Disclaimer - I'm not an information theorist, just a code monkey who works primarily in C and C++ (and thus, with fixed-width types), and my answer is going to be from that particular perspective.
It takes on average 3.2 bits to represent a single decimal digit - 0 through 7 can be represented in 3 bits, while 8 and 9 require 4. (8*3 + 2*4)/10 == 3.21.
This is less useful than it sounds. For one thing, you obviously don't have fractions of a bit. For another, if you're using native integer types (i.e., not BCD or BigInt), you're not storing values as a sequence of decimal digits (or their binary equivalents). An 8 bit type can store some values that take up to 3 decimal digits, but you can't represent all 3-decimal-digit values in 8 bits - the range is [0..255]. You cannot represent the values [256..999] in only 8 bits.
When we're talking about values, we'll use decimal if the application expects it (e.g., a digital banking application). When we're talking about bits, we'll usually use hex or binary (I almost never use octal since I work on systems that use 8-bit bytes and 32-bit words, which aren't divisible by 3).

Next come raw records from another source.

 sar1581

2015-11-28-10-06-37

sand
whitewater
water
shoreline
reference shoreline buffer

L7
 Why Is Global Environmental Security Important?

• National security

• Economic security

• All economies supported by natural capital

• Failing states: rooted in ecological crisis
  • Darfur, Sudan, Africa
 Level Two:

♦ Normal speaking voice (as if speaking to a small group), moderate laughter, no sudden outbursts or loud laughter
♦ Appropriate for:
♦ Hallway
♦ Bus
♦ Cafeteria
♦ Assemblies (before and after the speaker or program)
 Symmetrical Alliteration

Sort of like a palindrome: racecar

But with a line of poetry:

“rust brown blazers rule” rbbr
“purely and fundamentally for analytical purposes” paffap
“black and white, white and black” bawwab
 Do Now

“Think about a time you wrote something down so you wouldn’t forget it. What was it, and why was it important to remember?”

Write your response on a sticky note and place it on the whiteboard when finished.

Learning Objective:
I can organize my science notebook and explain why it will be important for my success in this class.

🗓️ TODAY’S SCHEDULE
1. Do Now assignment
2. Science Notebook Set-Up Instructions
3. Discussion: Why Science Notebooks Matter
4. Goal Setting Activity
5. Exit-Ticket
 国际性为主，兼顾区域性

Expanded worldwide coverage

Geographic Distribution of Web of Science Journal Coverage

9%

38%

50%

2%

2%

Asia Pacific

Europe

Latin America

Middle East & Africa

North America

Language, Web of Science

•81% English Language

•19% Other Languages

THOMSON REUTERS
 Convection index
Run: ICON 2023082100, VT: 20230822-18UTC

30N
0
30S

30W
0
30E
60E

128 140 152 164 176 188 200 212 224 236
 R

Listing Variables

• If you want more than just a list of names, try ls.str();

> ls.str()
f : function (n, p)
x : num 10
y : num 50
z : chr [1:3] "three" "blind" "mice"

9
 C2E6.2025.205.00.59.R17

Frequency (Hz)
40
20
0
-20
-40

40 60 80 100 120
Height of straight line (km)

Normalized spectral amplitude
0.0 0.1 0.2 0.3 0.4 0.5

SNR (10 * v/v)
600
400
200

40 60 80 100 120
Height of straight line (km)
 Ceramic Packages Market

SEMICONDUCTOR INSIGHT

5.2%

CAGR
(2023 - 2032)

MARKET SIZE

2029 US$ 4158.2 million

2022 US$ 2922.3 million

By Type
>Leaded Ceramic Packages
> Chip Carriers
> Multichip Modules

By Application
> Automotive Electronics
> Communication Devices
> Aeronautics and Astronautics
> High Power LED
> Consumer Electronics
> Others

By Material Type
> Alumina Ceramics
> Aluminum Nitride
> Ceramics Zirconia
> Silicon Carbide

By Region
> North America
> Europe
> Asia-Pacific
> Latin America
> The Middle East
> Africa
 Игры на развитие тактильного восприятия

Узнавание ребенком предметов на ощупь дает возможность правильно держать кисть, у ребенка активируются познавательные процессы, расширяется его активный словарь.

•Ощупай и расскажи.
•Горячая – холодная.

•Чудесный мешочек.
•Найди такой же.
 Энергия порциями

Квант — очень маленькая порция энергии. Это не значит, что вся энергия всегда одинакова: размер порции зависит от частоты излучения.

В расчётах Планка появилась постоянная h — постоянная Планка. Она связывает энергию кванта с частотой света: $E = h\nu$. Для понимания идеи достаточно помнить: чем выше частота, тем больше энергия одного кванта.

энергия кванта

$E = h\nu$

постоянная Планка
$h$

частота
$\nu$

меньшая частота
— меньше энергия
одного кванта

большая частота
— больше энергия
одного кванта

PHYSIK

Values expressed in decimal don't map cleanly on to binary sequences. Take the decimal value 255. The binary equivalents of each digit would be 010, 101, 101. Yet, the binary representation of the value 255 is 11111111. There's simply no correspondence between any of the decimal digits in the value to the binary sequence. But there is a direct correspondence with hex digits - F == 1111, so that value can be represented as FF in hex.
If you're on a system where 9-bit bytes and 36-bit words are the norm, then octal makes more sense since bits group naturally into threes.
- Actually, the average per digit is smaller since 0 and 1 only require a single bit, while 2 and 3 only require 2 bits. But, in practice, we consider 0 through 7 to take 3 bits. Just makes life easier in a lot of ways.